Aim:
Collect every line of the records below that contains the string "pattern".

Material supplied:
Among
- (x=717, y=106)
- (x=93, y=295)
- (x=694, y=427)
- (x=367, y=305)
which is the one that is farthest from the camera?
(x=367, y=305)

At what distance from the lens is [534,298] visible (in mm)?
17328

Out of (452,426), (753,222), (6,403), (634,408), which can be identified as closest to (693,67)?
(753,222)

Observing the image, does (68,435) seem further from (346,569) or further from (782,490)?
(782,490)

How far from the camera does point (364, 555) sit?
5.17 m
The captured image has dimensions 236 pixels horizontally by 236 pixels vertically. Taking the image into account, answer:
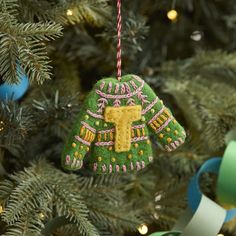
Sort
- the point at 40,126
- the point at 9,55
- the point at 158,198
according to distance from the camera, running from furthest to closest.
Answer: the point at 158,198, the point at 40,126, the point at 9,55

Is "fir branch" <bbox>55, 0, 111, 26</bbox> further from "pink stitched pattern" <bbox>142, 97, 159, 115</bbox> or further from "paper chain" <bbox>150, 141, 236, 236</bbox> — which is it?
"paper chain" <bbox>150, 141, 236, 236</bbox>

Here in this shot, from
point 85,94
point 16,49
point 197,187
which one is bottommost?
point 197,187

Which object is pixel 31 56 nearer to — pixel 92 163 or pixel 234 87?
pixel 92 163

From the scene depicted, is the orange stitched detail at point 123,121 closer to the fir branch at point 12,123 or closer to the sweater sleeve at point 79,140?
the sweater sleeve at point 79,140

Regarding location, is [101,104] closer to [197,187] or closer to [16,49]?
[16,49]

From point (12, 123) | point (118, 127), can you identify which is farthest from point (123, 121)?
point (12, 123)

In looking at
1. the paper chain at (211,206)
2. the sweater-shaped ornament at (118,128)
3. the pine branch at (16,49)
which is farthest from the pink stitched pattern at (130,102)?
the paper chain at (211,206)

...

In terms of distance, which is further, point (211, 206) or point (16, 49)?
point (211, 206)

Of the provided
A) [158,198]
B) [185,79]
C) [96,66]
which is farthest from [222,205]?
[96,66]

Task output:
Is "fir branch" <bbox>55, 0, 111, 26</bbox> further from "pink stitched pattern" <bbox>142, 97, 159, 115</bbox> or further from "paper chain" <bbox>150, 141, 236, 236</bbox> — which is it?
which is farthest from the pink stitched pattern at (130,102)?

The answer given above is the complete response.